Before my current role which I’ve been in for just over 5 years, I spent most of my career as a contractor, performing shorter roles that lasted from 2 weeks to 2 years. As such I was frequently interviewing several times a year and I’ve often sat on the other side if the table as well.
In my experience it’s been far more often to find bad, arrogant or disrespectful interviewers than the other way round. My biggest advice to candidates is to know your worth, realise that the interview process is as much for you to find out whether this is going to be a decent place to work as the other way round.
You’re not obligated to accept a job once it’s offered, and if you’ve had to put up with a lot of rubbish during the application process then seriously consider if it’s just going to get worse once you’re in the role.
As an employer, you want the best people, particularly in IT where people are the company’s biggest asset. You need to make sure that your recruitment process is not just about assessing the candidates, but also showing them that your company is going to be a great place to work.
If you do want to put people off then here’s some of the interviewer “anti-patterns” I’ve experienced over my career that made me ask the question “Would I really want to work at this place?”
Maybe hitting one or two is okay, but beyond that you need to consider your self respect.
Expecting a candidate to fill in a lengthy application form
What’s wrong with a CV? Why is your company so special that I need to sit there for hours with some awful form in Word? You know what? I don’t think I’m that bothered.
Not responding to my application
I sent you my CV and you didn’t even acknowledge it. Or you did and said I’d hear whether I’d been selected by next week, a month and a half passes and then suddenly you decide you want to interview me. You know what, I’ve probably already found something else and even if I haven’t you’re not coming across as massively competent.
Turning up late for the interview
I’ve taken time out of my busy schedule to come see you guys. I arrive at the interview on time – actually I make sure I’m early – but you keep me waiting half an hour. Obviously your time is more important than mine. Okay there may have been a crisis you had to deal with, or is it just chaos all the time? Not sure I’m getting inspired to work here. Oh, and how would you have reacted if I was that late?
Prove how much better than the candidate you are by asking overly specific questions that few people know the answer to
You get your technical boffin in to review my technical skills, but rather than trying to find out what I know they ask me the most specific esoteric technical questions possible – “What sampling algorithm does SQL use when updating statistics?” Clearly their main interest is in trying to prove they know more than me.

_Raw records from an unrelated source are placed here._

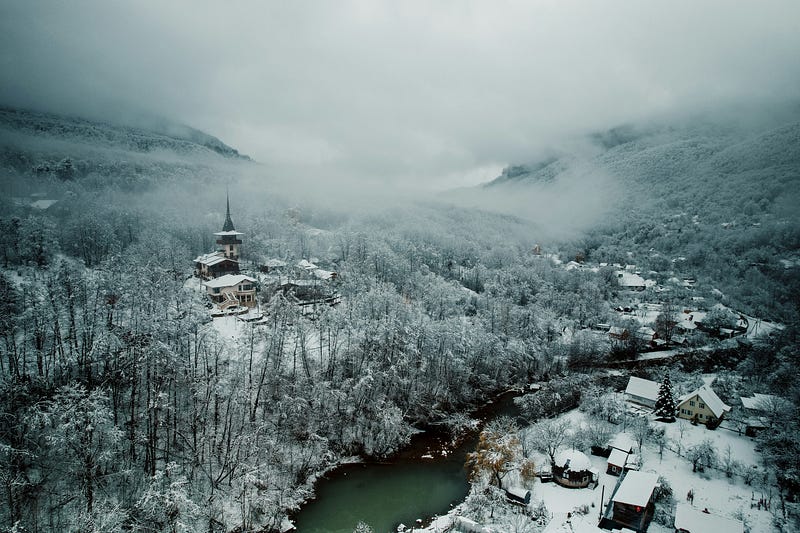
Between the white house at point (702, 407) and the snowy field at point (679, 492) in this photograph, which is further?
the white house at point (702, 407)

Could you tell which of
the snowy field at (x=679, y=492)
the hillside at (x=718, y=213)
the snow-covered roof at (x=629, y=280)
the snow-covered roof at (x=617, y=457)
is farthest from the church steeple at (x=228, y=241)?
the snow-covered roof at (x=629, y=280)

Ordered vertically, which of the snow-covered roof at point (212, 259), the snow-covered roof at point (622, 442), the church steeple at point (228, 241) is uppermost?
the church steeple at point (228, 241)

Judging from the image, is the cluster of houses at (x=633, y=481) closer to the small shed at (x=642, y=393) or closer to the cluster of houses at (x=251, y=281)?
the small shed at (x=642, y=393)

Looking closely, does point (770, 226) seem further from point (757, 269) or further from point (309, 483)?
point (309, 483)

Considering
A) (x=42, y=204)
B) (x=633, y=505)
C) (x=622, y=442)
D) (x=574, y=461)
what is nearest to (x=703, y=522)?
(x=633, y=505)

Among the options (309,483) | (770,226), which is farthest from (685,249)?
(309,483)

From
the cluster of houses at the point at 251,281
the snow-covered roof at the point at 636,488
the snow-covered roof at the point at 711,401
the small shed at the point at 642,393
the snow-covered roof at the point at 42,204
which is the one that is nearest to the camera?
the snow-covered roof at the point at 636,488

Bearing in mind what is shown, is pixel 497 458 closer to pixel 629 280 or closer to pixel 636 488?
pixel 636 488

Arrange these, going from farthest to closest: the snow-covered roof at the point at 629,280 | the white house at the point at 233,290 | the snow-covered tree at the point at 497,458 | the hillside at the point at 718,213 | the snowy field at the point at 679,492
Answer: the snow-covered roof at the point at 629,280
the hillside at the point at 718,213
the white house at the point at 233,290
the snow-covered tree at the point at 497,458
the snowy field at the point at 679,492
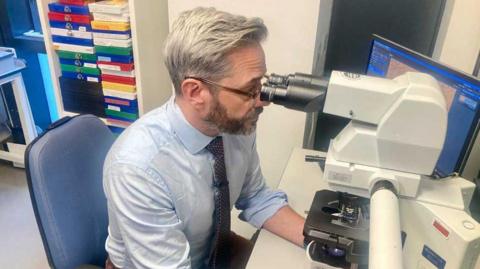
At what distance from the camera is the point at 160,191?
0.96 metres

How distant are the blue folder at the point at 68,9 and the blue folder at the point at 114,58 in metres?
0.19

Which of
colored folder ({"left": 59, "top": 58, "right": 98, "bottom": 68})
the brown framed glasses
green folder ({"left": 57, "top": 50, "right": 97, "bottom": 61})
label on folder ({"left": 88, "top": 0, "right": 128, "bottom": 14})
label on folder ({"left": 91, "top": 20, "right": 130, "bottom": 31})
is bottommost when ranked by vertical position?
colored folder ({"left": 59, "top": 58, "right": 98, "bottom": 68})

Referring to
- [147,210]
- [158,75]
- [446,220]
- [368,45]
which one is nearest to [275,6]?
[368,45]

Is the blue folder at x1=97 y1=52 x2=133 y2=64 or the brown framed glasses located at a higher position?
the brown framed glasses

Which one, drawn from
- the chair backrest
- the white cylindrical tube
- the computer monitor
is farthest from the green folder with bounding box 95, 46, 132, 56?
the white cylindrical tube

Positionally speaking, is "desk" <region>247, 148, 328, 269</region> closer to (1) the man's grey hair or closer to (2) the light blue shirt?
(2) the light blue shirt

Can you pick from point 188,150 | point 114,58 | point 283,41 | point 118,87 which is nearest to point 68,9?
point 114,58

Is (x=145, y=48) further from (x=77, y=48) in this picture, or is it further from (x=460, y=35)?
(x=460, y=35)

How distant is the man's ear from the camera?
0.97m

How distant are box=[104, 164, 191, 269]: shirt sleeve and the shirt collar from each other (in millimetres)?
133

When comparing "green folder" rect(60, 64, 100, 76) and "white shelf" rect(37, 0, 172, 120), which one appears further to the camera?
"green folder" rect(60, 64, 100, 76)

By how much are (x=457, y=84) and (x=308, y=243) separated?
60cm

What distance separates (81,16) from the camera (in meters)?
1.66

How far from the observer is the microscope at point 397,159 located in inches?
25.9
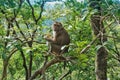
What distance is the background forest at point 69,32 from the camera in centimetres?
437

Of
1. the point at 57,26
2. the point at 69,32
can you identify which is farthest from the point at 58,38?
the point at 69,32

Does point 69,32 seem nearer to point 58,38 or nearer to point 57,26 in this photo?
point 57,26

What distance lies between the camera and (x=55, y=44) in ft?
20.7

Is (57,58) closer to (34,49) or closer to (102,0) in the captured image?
(34,49)

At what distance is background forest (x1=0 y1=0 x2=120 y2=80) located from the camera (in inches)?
172

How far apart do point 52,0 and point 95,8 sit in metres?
3.35

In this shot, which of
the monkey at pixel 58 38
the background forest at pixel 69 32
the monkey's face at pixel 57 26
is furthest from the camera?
the monkey's face at pixel 57 26

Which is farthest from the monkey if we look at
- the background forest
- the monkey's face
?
the background forest

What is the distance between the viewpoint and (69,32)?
7277 millimetres

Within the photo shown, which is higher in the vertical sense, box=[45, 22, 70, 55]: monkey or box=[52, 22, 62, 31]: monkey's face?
box=[52, 22, 62, 31]: monkey's face

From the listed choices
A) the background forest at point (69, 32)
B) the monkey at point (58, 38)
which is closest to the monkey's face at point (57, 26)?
the monkey at point (58, 38)

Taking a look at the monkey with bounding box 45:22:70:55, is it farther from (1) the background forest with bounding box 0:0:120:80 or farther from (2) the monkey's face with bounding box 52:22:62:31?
(1) the background forest with bounding box 0:0:120:80

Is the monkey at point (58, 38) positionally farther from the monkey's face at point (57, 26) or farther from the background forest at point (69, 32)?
the background forest at point (69, 32)

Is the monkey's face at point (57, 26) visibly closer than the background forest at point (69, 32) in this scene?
No
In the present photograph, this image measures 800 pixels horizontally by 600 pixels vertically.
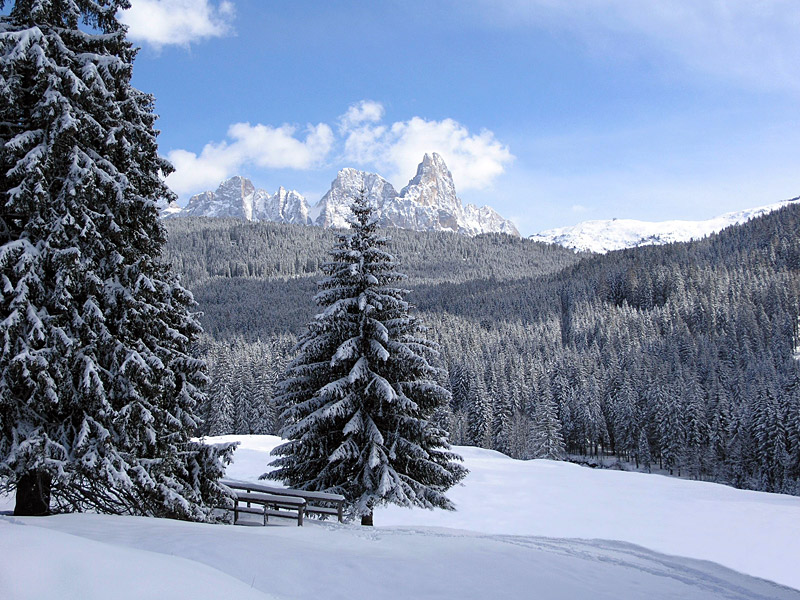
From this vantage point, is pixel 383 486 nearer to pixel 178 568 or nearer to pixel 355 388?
pixel 355 388

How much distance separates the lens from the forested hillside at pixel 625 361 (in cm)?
6881

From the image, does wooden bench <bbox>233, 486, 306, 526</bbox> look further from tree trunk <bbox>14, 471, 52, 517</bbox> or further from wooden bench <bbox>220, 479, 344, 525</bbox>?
tree trunk <bbox>14, 471, 52, 517</bbox>

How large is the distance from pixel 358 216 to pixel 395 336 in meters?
3.80

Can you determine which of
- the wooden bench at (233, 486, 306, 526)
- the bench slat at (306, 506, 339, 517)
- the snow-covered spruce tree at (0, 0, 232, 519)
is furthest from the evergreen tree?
the snow-covered spruce tree at (0, 0, 232, 519)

Is the rest of the team like this? Not sure I want to work with them. You know what, we all know different things and no-one knows everything. How about discussing some technical scenarios and seeing what I come up with.

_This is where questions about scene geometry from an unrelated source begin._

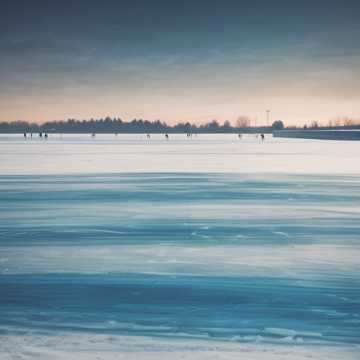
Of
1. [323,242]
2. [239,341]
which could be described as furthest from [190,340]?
[323,242]

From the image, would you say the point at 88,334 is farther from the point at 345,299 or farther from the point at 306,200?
the point at 306,200

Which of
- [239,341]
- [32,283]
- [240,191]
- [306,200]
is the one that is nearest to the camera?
[239,341]

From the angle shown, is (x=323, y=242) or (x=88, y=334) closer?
(x=88, y=334)

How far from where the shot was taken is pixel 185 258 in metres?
8.20

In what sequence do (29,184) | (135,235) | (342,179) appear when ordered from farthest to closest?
(342,179), (29,184), (135,235)

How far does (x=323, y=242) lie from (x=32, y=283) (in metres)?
4.62

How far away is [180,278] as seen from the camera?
707 centimetres

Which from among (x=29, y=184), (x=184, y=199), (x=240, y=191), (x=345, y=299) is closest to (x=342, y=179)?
(x=240, y=191)

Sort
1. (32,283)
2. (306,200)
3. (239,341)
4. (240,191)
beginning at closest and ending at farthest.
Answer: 1. (239,341)
2. (32,283)
3. (306,200)
4. (240,191)

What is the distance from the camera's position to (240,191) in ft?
56.7

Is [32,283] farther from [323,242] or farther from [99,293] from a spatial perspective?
[323,242]

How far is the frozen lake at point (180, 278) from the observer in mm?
4844

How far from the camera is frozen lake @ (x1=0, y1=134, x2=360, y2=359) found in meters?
4.84

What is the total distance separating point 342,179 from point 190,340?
1700 centimetres
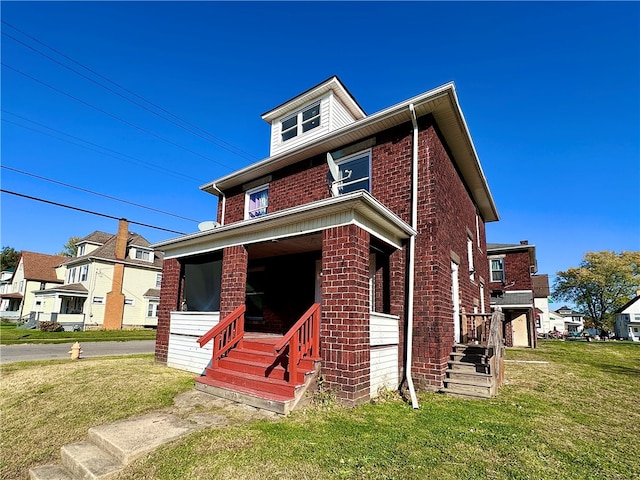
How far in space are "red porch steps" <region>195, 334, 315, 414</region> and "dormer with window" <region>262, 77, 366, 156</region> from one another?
769 cm

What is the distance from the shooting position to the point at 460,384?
6.67m

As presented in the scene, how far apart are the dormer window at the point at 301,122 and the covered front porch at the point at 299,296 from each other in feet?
16.7

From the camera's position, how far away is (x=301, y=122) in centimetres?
1230

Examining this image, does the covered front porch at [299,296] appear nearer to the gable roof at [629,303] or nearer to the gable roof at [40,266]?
Answer: the gable roof at [40,266]

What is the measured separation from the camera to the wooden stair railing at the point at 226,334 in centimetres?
670

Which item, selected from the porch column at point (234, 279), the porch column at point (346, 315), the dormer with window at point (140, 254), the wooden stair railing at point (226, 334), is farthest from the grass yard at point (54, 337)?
the porch column at point (346, 315)

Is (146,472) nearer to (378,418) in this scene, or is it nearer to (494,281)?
(378,418)

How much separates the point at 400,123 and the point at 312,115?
474 centimetres

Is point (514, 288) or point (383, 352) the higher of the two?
point (514, 288)

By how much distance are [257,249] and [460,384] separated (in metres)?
5.78

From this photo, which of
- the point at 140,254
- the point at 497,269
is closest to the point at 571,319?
the point at 497,269

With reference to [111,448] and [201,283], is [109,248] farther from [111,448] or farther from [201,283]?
[111,448]

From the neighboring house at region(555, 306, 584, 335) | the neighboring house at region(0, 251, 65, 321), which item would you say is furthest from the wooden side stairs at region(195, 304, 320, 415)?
the neighboring house at region(555, 306, 584, 335)

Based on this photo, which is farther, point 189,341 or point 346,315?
point 189,341
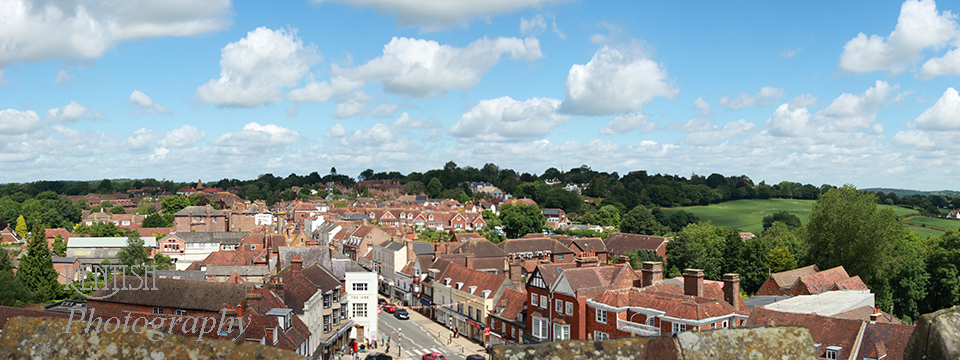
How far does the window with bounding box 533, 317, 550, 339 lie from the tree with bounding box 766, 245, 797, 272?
33882mm

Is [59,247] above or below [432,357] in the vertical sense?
above

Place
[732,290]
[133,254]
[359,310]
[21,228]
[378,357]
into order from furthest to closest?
Result: [21,228] → [133,254] → [359,310] → [378,357] → [732,290]

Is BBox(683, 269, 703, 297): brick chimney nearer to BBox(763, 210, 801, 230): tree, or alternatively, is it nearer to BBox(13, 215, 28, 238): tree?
BBox(763, 210, 801, 230): tree

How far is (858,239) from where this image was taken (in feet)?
189

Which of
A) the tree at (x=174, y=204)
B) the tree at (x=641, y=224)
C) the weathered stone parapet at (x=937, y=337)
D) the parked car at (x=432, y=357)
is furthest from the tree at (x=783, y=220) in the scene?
the weathered stone parapet at (x=937, y=337)

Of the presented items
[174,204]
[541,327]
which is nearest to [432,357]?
[541,327]

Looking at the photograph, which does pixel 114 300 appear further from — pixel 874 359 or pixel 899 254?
pixel 899 254

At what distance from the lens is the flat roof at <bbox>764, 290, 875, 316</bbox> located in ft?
114

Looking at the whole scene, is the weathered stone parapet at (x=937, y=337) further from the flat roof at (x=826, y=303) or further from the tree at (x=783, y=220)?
the tree at (x=783, y=220)

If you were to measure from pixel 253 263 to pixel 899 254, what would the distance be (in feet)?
222

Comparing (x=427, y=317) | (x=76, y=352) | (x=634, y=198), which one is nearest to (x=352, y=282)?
(x=427, y=317)

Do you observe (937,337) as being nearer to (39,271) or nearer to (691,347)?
(691,347)

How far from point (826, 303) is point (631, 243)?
170 ft

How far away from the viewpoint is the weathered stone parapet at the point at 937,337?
13.5ft
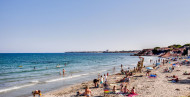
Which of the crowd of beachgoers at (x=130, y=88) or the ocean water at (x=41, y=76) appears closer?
the crowd of beachgoers at (x=130, y=88)

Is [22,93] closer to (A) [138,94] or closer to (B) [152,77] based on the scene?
(A) [138,94]

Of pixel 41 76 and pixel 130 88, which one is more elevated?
pixel 130 88

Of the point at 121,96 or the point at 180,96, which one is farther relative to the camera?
the point at 121,96

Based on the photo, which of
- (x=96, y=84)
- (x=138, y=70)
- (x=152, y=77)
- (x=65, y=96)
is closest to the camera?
(x=65, y=96)

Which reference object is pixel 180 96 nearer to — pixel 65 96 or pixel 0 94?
pixel 65 96

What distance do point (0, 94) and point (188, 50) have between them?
307ft

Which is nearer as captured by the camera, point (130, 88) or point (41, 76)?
point (130, 88)

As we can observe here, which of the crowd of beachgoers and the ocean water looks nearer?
the crowd of beachgoers

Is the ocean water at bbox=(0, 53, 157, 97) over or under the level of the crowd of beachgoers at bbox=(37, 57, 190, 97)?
under

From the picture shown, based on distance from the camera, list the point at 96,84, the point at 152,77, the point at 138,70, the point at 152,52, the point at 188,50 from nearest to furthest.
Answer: the point at 96,84, the point at 152,77, the point at 138,70, the point at 188,50, the point at 152,52

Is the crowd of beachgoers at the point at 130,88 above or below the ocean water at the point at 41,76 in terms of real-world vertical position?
above

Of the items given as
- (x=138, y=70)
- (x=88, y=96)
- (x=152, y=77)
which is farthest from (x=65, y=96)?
(x=138, y=70)

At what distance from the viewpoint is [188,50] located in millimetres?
82312

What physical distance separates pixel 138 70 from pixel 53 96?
20.2 meters
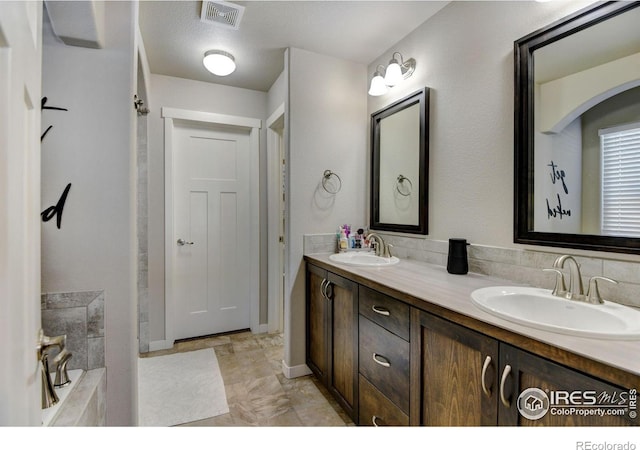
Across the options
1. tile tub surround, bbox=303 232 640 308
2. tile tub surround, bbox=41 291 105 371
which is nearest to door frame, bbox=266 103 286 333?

Asking standard/stupid questions
“What’s my biggest weakness?” No-one is going to tell you they’re a lazy alcoholic. Of course we’re all perfectionist workaholics. All you learn from asking this sort of question is whether someone has learnt the standard answers. It’s just wasting everyone’s time.

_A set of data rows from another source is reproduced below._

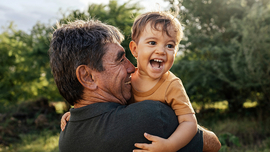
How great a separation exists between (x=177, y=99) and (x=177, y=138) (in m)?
0.29

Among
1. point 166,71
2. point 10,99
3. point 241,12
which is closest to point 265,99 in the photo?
point 241,12

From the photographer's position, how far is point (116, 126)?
1.55 meters

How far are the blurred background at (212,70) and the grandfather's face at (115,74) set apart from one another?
2897mm

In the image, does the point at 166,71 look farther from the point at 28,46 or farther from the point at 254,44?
the point at 28,46

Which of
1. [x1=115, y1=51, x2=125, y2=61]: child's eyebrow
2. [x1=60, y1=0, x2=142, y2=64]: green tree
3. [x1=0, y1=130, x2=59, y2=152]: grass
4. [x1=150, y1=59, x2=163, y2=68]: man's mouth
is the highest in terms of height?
[x1=60, y1=0, x2=142, y2=64]: green tree

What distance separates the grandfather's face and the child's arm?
0.52m

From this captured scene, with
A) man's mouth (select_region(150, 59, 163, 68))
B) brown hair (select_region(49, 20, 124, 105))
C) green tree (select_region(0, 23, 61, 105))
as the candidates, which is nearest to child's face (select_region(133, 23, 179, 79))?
man's mouth (select_region(150, 59, 163, 68))

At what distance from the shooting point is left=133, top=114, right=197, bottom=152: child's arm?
1.52 metres

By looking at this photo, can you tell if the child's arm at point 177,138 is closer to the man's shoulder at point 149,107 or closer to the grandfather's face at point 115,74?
the man's shoulder at point 149,107

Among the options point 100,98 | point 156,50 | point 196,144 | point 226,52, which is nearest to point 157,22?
point 156,50

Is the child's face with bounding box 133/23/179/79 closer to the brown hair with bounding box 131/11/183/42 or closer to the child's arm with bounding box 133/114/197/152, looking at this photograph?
the brown hair with bounding box 131/11/183/42

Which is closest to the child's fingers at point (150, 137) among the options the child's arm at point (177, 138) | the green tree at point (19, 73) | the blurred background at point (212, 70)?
the child's arm at point (177, 138)

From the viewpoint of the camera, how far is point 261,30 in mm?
5215

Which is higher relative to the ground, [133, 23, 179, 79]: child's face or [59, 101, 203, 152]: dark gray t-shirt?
[133, 23, 179, 79]: child's face
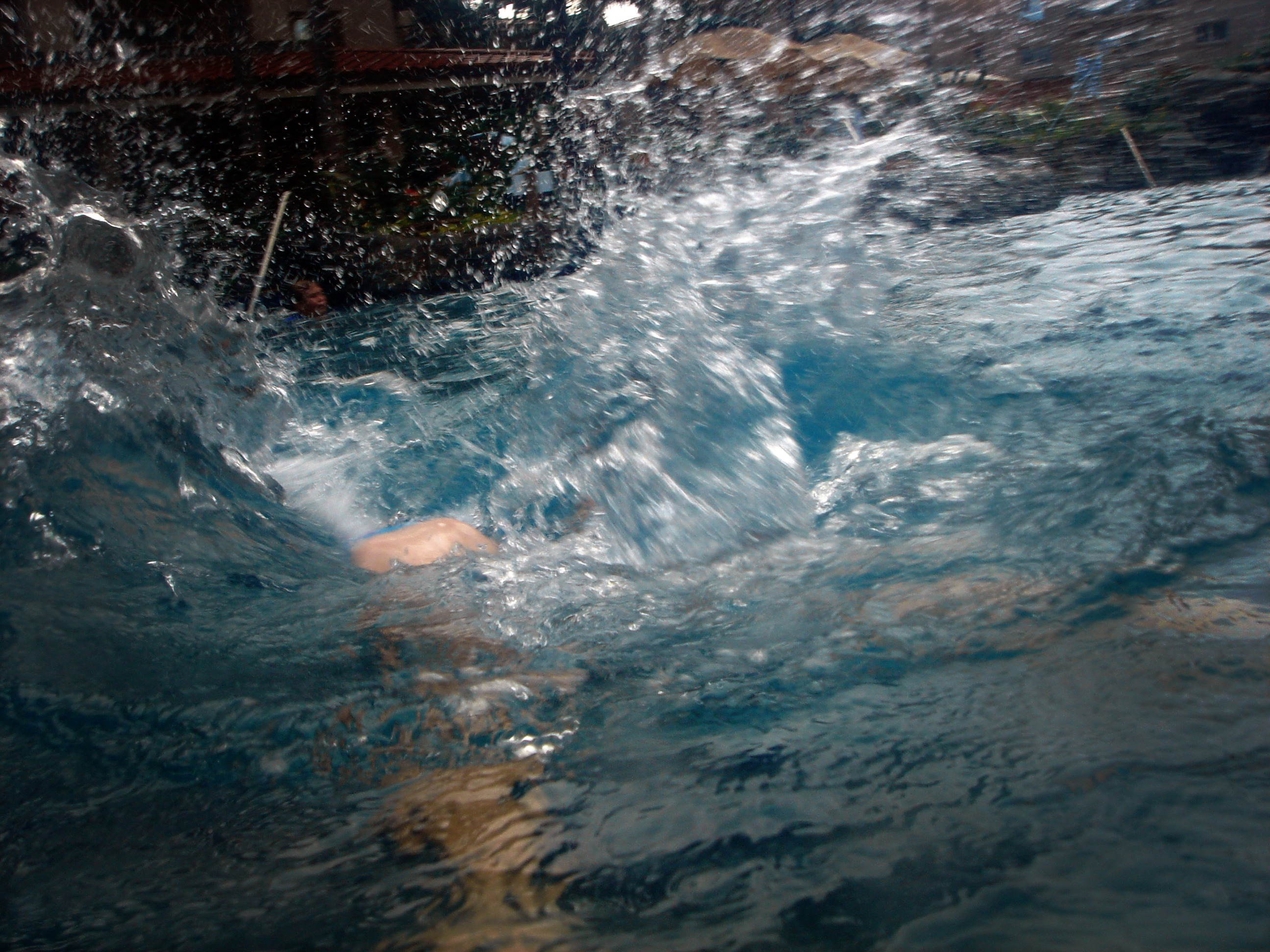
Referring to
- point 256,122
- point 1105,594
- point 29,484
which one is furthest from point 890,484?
point 256,122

Requiring visit after visit for subsequent interviews and tests
You got me in for technical test, then you asked me to come back for an interview. Then come back again for an interview with HR, then yet again to meet a member of the senior management team. Why couldn’t you at least do it all on one day? Apart from the fact that my time is precious too, by the time we get to the end of this long drawn out process I’ve already found a better job.
Expecting candidate to provide free work
Before the interview you’d like me to prove my technical skills by creating some functionality for you. I’ll just need to give up my weekend to do this free work for you. I’m not even got the job yet and you want me to do unpaid overtime. Goodbye!
Not giving a response or feedback when you said you would
We had the interview on Monday and you said I’d hear either way by the end of Wednesday. It’s Friday now and I’ve had no response. Once again you’re not inspiring me to believe this is going to be a great place to work when you don’t honour your basic promises.
This last one is a bit specific, but it did happen to me…
Give someone a C# test when they come for a SQL job, and then when challenged on it insist that they attempt it anyway as you think “it will still have some value.”
I’m ashamed to this day that I didn’t just walk out at that point!